+++ Task inputs

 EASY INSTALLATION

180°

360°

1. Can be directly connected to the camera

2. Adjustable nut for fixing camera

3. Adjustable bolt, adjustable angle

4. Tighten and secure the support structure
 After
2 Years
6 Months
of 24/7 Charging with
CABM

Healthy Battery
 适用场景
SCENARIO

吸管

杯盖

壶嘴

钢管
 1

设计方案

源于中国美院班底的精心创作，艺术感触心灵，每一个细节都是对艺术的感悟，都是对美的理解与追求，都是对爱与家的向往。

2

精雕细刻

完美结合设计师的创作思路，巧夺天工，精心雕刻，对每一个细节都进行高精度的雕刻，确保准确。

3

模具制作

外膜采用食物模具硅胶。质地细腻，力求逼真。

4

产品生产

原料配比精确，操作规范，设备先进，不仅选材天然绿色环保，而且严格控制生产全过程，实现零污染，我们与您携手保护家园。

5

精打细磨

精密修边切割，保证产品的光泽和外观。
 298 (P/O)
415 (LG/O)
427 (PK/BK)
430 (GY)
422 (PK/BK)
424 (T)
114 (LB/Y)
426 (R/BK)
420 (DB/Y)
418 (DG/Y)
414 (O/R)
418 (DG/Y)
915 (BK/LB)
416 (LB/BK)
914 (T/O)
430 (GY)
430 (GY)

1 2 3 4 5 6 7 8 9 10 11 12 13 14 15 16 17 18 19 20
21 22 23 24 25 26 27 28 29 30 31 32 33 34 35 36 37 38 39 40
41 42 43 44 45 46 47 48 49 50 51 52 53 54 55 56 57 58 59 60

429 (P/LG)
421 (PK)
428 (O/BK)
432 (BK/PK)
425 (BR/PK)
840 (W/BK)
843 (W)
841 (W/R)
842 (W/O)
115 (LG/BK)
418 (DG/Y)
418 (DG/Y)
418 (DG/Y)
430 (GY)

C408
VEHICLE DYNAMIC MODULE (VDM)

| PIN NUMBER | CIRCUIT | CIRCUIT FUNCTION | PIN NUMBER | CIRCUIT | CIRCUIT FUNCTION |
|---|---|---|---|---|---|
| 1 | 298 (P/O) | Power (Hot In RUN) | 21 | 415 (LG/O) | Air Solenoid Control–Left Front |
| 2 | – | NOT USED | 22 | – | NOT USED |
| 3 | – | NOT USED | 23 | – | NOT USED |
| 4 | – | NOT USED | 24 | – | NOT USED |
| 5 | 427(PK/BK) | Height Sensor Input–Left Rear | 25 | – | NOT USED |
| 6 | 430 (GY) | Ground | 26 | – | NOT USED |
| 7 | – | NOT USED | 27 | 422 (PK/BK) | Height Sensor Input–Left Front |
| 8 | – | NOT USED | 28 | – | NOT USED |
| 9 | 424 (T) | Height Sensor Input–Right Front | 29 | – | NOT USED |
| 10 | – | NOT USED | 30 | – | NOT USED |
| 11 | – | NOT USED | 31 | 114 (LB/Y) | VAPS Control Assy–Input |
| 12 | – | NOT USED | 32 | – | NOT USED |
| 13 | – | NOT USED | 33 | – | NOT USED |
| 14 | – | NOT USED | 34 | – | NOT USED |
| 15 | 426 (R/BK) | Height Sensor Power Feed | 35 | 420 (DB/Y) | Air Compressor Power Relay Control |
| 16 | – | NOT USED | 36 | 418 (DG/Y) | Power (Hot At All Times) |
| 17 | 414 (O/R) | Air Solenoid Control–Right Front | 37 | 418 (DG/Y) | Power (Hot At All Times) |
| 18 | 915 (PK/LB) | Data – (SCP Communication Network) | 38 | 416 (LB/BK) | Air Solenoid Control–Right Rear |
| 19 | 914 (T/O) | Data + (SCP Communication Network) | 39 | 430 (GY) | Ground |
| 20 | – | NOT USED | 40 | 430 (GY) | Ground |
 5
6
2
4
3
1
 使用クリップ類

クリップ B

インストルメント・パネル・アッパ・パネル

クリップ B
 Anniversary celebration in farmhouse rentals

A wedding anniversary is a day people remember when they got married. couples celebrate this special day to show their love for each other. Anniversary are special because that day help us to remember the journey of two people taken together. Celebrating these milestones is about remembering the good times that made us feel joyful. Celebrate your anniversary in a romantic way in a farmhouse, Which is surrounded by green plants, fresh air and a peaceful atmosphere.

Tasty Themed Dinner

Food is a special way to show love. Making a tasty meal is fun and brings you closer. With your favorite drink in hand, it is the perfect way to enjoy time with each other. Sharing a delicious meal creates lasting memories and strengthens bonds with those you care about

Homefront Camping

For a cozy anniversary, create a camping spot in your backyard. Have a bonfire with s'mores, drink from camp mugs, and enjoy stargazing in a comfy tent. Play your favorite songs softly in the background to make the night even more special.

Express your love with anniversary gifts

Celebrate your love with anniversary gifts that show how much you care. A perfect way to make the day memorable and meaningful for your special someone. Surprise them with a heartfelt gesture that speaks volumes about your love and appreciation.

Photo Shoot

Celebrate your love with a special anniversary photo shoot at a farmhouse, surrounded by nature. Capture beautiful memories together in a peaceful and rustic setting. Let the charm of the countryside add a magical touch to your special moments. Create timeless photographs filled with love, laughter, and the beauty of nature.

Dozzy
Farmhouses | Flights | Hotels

++++++

Try it:
The lines above starting at the one that contains "FUNCTION | PIN" and ending at the one that contains "24 | – | NOT USED |" must be transcribed exactly, and no other lines may appear.

The completed task:
| PIN NUMBER | CIRCUIT | CIRCUIT FUNCTION | PIN NUMBER | CIRCUIT | CIRCUIT FUNCTION |
|---|---|---|---|---|---|
| 1 | 298 (P/O) | Power (Hot In RUN) | 21 | 415 (LG/O) | Air Solenoid Control–Left Front |
| 2 | – | NOT USED | 22 | – | NOT USED |
| 3 | – | NOT USED | 23 | – | NOT USED |
| 4 | – | NOT USED | 24 | – | NOT USED |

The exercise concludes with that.